Jak przypomina prezydent Ostrowca Jarosław Górczyński, w tym roku miasto uruchomiło tzw. bezpiecznik dla gospodarki. Jak informowaliśmy, dotyczyło to m.in. obniżenia podatku od nieruchomości za drugi kwartał do złotówki oraz obniżenia do złotówki opłaty za wodę. Do tej samej kwoty obniżone zostały opłaty za czynsze w gminnych lokalach. Jak podkreśla prezydent, wówczas odbyło się to przy dużym wysiłku. Włodarz miasta podkreśla, że ostrowieckie opłaty są jednymi z niższych wśród większych miast w regionie.
– Zaproponujemy na najbliższą sesję rady miasta, aby podatki szósty rok z rzędu nie były podwyższone w Ostrowcu Świętokrzyskim.
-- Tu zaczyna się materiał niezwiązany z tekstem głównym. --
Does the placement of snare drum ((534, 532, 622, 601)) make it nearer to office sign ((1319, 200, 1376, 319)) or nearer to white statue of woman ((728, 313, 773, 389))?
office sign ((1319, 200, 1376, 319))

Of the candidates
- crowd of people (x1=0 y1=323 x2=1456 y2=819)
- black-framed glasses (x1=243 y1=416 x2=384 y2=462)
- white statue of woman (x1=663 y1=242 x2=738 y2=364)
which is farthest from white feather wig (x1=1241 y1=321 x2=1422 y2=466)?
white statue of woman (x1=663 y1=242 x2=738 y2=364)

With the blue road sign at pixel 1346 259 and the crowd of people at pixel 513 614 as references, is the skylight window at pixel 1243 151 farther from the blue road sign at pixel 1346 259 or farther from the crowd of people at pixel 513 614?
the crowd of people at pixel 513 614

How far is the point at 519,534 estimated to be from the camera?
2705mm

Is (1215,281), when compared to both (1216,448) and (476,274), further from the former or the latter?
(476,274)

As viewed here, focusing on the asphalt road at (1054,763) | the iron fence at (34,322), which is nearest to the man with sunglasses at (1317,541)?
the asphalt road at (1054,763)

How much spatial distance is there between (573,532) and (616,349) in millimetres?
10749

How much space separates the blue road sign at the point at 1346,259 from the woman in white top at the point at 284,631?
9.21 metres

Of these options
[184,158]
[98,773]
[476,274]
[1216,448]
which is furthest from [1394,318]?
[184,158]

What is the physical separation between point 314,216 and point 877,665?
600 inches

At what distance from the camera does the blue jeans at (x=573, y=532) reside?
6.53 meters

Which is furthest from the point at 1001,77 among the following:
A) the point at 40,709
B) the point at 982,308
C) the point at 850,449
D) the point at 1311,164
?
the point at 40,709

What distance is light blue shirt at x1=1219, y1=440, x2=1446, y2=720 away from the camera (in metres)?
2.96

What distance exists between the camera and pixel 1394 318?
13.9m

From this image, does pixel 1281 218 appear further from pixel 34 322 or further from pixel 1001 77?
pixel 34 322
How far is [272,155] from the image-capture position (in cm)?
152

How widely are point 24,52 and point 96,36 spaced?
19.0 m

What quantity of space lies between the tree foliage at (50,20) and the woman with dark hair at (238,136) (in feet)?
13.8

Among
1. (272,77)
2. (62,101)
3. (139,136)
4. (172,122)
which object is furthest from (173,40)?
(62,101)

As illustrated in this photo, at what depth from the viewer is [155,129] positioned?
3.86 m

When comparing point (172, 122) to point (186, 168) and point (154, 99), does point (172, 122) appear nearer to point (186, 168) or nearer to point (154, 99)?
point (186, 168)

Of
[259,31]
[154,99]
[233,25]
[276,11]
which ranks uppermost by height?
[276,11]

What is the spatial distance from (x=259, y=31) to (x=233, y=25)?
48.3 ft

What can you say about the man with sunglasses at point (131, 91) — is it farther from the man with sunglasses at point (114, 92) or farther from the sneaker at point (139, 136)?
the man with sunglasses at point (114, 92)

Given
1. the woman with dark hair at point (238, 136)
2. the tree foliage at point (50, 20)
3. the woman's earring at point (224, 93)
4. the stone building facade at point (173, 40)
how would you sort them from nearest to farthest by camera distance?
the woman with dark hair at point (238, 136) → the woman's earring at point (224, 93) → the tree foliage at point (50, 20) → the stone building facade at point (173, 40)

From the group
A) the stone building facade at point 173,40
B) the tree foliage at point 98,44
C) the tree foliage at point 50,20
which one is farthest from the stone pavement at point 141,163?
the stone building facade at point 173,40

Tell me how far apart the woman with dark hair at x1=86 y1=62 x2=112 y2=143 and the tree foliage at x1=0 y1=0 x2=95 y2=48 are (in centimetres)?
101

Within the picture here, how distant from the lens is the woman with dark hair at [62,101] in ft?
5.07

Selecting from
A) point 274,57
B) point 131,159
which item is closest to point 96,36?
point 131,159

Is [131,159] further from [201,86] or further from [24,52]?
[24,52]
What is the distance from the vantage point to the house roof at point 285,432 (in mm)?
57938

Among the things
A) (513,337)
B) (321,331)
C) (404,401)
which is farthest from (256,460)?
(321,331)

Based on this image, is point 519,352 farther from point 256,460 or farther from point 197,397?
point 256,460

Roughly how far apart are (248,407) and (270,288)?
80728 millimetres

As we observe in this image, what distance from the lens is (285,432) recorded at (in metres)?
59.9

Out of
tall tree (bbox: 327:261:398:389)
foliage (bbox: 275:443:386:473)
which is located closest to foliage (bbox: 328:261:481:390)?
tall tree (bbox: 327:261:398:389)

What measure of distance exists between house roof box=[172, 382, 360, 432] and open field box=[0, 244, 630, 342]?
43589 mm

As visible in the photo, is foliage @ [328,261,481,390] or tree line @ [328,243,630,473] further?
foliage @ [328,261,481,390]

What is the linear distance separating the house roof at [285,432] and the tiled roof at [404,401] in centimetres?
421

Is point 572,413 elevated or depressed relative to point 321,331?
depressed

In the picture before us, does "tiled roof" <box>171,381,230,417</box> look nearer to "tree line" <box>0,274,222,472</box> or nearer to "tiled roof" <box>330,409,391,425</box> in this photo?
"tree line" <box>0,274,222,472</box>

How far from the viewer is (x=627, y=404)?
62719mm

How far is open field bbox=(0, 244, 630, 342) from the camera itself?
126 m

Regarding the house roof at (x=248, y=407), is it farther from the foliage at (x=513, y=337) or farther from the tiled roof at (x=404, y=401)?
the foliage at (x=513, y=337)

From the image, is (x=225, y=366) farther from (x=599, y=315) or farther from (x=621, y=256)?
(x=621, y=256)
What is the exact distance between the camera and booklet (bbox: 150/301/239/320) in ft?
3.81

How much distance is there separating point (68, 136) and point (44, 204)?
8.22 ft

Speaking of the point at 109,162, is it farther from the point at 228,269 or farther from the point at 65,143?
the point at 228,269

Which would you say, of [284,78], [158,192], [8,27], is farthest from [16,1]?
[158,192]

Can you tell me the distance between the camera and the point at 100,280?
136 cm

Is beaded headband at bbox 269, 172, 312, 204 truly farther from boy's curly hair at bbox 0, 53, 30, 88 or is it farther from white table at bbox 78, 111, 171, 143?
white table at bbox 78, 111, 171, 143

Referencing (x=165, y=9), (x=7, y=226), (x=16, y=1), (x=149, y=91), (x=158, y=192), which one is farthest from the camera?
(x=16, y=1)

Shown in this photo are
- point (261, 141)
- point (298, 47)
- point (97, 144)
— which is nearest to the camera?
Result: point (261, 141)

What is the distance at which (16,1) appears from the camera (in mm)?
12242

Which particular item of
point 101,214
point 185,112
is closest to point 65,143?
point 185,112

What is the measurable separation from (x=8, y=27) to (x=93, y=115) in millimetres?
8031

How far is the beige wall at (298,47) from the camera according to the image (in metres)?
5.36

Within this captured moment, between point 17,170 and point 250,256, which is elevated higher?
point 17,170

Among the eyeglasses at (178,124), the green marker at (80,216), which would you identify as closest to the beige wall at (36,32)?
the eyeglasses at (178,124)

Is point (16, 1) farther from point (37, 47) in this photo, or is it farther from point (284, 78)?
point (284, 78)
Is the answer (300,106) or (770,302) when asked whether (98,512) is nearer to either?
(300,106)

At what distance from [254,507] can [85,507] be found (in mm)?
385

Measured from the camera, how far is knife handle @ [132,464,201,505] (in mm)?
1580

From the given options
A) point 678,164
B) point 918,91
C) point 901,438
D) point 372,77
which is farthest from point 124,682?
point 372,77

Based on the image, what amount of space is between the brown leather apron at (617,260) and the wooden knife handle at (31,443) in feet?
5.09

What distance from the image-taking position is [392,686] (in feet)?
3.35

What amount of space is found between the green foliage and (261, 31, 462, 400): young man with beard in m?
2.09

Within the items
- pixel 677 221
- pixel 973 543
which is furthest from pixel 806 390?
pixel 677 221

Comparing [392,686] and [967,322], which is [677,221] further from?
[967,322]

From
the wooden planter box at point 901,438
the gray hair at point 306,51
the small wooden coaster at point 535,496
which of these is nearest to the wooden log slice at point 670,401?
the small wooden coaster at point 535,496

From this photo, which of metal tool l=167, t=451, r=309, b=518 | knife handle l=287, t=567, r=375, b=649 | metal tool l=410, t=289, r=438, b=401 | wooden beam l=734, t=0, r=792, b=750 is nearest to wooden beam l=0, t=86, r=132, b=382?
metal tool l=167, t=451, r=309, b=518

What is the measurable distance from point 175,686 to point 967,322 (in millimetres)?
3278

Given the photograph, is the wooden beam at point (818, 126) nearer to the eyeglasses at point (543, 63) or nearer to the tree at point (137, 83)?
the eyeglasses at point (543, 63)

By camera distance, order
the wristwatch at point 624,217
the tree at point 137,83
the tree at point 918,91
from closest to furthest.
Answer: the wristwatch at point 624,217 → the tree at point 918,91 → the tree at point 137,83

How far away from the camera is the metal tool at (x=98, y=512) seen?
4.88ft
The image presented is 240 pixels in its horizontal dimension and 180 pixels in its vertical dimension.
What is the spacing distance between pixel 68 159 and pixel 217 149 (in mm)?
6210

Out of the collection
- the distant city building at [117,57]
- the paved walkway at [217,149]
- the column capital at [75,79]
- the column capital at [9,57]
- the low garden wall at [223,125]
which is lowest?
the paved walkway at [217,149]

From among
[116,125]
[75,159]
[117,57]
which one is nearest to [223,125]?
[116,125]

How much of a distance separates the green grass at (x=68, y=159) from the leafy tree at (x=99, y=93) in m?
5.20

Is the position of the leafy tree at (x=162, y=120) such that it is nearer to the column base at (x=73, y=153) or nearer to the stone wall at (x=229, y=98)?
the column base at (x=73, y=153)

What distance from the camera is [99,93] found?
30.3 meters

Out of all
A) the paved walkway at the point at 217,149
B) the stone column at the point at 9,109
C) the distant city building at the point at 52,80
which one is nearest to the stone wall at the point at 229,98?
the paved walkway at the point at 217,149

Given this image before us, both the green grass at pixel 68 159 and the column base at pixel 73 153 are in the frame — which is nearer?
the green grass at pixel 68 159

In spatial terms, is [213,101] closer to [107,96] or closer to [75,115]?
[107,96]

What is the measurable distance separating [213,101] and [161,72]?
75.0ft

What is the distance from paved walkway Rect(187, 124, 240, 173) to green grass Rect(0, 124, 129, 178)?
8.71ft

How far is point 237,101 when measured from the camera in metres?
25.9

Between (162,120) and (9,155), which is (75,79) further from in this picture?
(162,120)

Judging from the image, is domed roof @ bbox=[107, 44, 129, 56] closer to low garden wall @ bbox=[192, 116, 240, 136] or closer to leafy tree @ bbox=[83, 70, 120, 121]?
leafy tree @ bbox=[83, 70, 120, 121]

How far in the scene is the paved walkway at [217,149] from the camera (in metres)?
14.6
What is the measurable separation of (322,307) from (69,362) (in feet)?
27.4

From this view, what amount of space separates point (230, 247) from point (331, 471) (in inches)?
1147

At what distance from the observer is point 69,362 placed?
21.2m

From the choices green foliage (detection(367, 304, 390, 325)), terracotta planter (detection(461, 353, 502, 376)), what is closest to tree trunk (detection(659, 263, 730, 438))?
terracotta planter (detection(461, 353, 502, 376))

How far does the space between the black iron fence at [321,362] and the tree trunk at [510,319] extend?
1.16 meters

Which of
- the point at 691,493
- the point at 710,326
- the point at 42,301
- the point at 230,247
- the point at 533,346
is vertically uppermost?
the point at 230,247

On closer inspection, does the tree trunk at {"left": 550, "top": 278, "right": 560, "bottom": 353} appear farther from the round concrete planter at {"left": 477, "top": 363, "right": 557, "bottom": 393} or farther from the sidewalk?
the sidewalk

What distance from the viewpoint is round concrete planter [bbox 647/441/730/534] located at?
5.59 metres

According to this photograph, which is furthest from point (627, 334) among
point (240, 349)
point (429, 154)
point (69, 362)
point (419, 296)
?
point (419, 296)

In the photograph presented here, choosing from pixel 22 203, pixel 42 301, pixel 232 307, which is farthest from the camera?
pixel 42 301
To naprawdę bardzo duży wysiłek – mówi Jarosław Górczyński.
Do budżetu miasta miasta w 10 miesięcy wpłynęło o 2,5 mln zł mniej niż rok wcześniej. Jarosław Górczyński informuje, że ten rok dla budżetu miasta też jest trudny, ponieważ jednostki nie zarabiają.
– Zamknięcie obiektów kulturalnych spowodowało ubytek miliona złotych w samym Miejskim Centrum Kultury, nikt też nie został zwolniony, wszyscy pracują. Podobnie w MOSiR, gdzie pracują 122 osoby, tam ubytek wyniósł 800 tys. zł za 10 miesięcy, a nie wiadomo, co będzie dalej – mówi Jarosław Górczyński.
Jak mówi Sławomir Kijak, skarbnik gminy, zadłużenie przedsiębiorców wobec gminy na pewno wzrośnie, choć konkretne kwoty będą znane dopiero w styczniu. Dodaje także, że w przypadku przedsiębiorców zwracających się o pomoc do gminy, każda sprawa rozpatrywana będzie indywidualnie.